Segment Start: Given data
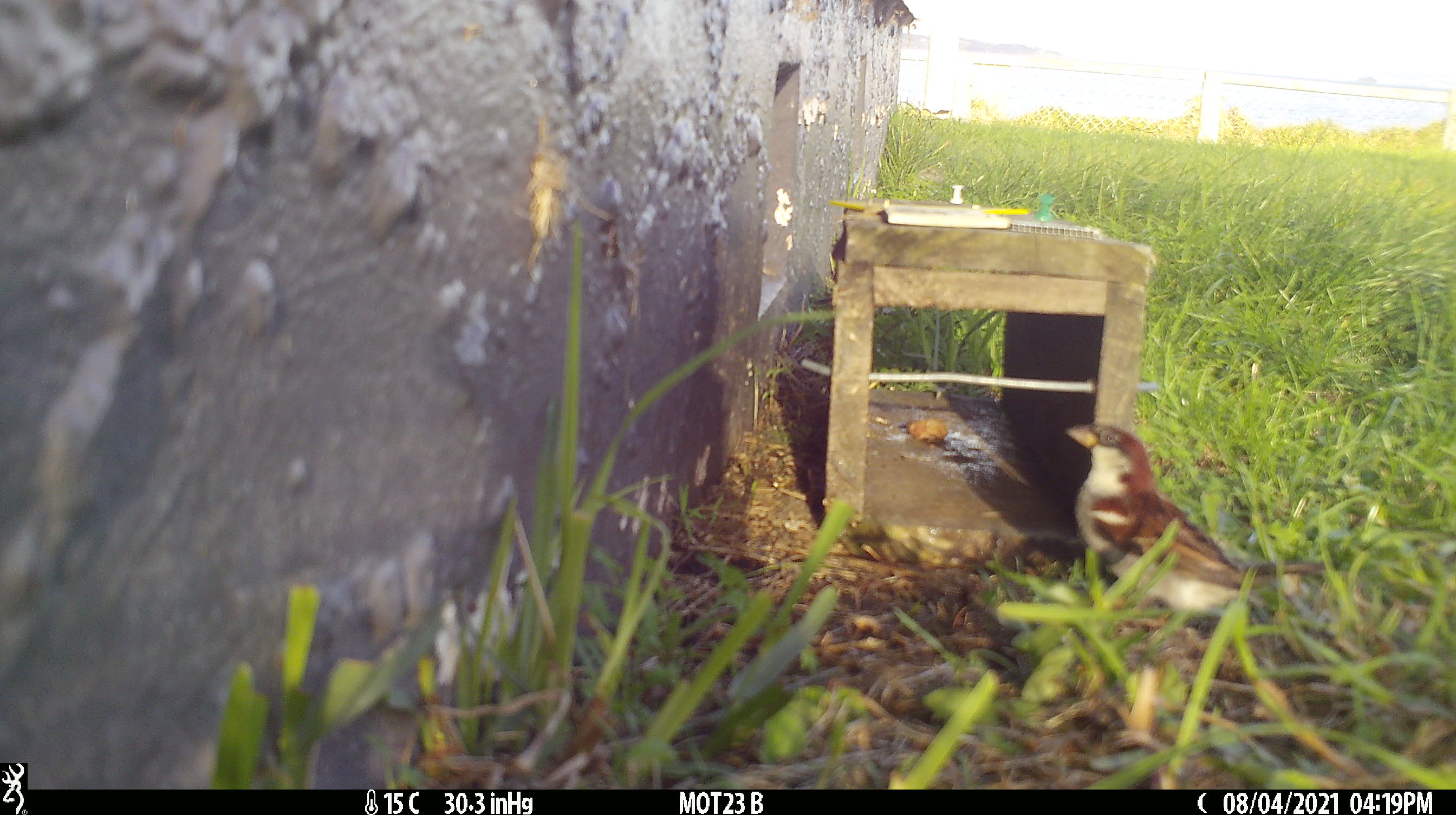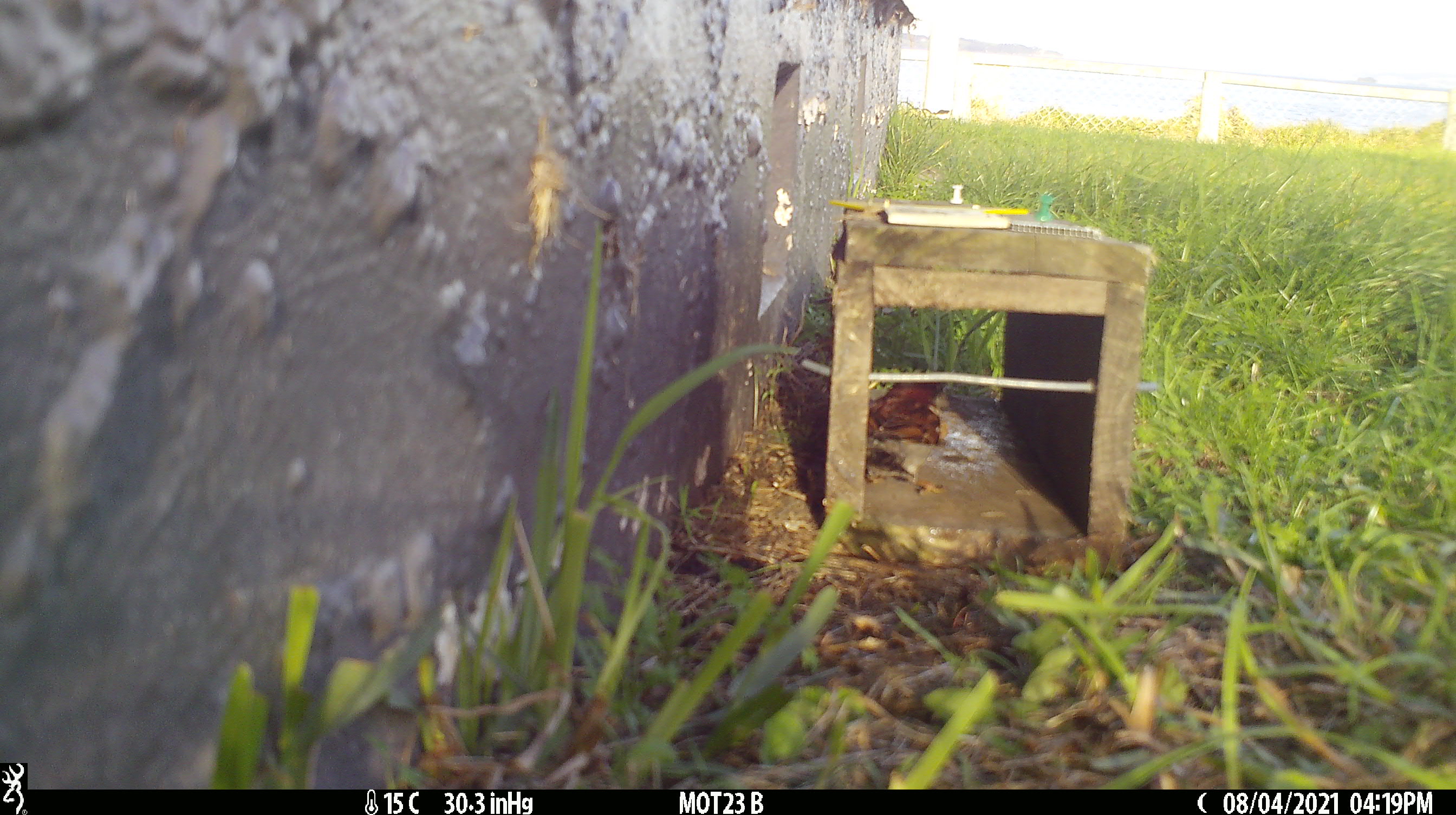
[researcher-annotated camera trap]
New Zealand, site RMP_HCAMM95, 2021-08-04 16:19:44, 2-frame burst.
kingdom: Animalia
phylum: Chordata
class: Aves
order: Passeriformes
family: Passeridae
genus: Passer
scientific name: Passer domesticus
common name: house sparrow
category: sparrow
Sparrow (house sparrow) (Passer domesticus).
Segment End: Given data
**Task goal:** In the copy, include every record exactly and no pictures.

**Exercise response:**
[researcher-annotated camera trap]
New Zealand, site RMP_HCAMM95, 2021-08-04 16:19:44, 2-frame burst.
kingdom: Animalia
phylum: Chordata
class: Aves
order: Passeriformes
family: Passeridae
genus: Passer
scientific name: Passer domesticus
common name: house sparrow
category: sparrow
Sparrow (house sparrow) (Passer domesticus).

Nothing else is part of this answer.